→ Okunacak Metin
:::

1. YAZARLAR

  2. Haksöz

  3. Türkiye'de Bağımsız Müslüman Kimliğinin Oluşum Süreci ve Sorunlarımız

Türkiye'de Bağımsız Müslüman Kimliğinin Oluşum Süreci ve Sorunlarımız

Mayıs 1995A+A-

Tüm dünyada olduğu gibi Türkiye'de de gündemin ön sıralarına İslami hareketler sorunu yerleşiyor. İslami hareketlerle ilgili sorunlar çeşitli platformlarda ele alınmakta ve İslami harekete sıcak bakmayan çevrelerce değerlendirilmeye çalışılmaktadır. Bu değerlendirmeler genelde İslami hareketi mahkum etme gayesi gütmektedir.

Bu çerçevede müslümanların kendi sorunlarını bir araya gelerek ele almaları ve gündem oluşturmaları amacıyla, ilki İslam Dünyası Tarih ye Kültür Araştırmaları Merkezi (İDKAM)'inde düzenlenen tartışmanın ikincisi de yine İDKAM tarafından 14 Nisan'da Tarık Zafer Tunaya Kültür Merkezi'nde gerçekleştirildi.

"Türkiye'de Bağımsız Müslüman Kimliğinin Oluşum Süreci ve Sorunlarımız" konulu bu panele konuşmacı olarak Beşir Eryarsoy, Ali Bakaner, Hamza Türkmen ve İhsan Eliaçık katıldılar. Paneli yönetmesi beklenen Burhan Kavuncu rahatsızlığı sebebiyle panele katılamadı. Panel Avukat Muharrem Balcı tarafından yönetildi.

Yoğun katılımın olduğu panelin açılış konuşmasını yapan Muharrem Balcı, Türkiye'de bağımsız müslüman kimliğinin oluşum süreci ve sorumluluklarımızı tartışırken, bu kimliğin oluşumuna etki eden faktörlerin gözden geçirilmesi gerektiğini söyleyerek; İslami bilinçlenme sürecinin Kur'ani çerçeveye ve sağlıklı bir düzleme oturtulması için müslümanların İslami zeminlerde bir araya gelerek karşılıklı görüş alışverişinde bulunmasının gereğine değindi. Balcı; ancak bu şekilde genç nesillere sağlıklı mesajlar ulaştırılabileceğini söyledi.

:::

→ Veri Bölümü
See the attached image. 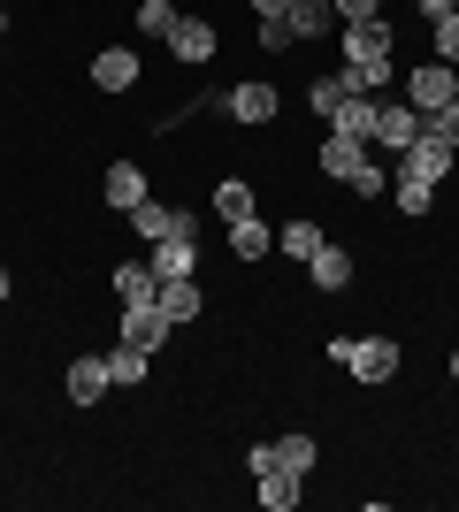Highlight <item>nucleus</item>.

:::

→ İstenen İş
Müslüman kimliği paneline dair metinde "Yoğun katılımın olduğu" sözlerinden "mesajlar ulaştırılabileceğini söyledi." sözlerine kadar uzanan kısmı, iki uç da dahil olmak üzere, hiç değiştirmeden yazın.

→ Tam Yanıt
Yoğun katılımın olduğu panelin açılış konuşmasını yapan Muharrem Balcı, Türkiye'de bağımsız müslüman kimliğinin oluşum süreci ve sorumluluklarımızı tartışırken, bu kimliğin oluşumuna etki eden faktörlerin gözden geçirilmesi gerektiğini söyleyerek; İslami bilinçlenme sürecinin Kur'ani çerçeveye ve sağlıklı bir düzleme oturtulması için müslümanların İslami zeminlerde bir araya gelerek karşılıklı görüş alışverişinde bulunmasının gereğine değindi. Balcı; ancak bu şekilde genç nesillere sağlıklı mesajlar ulaştırılabileceğini söyledi.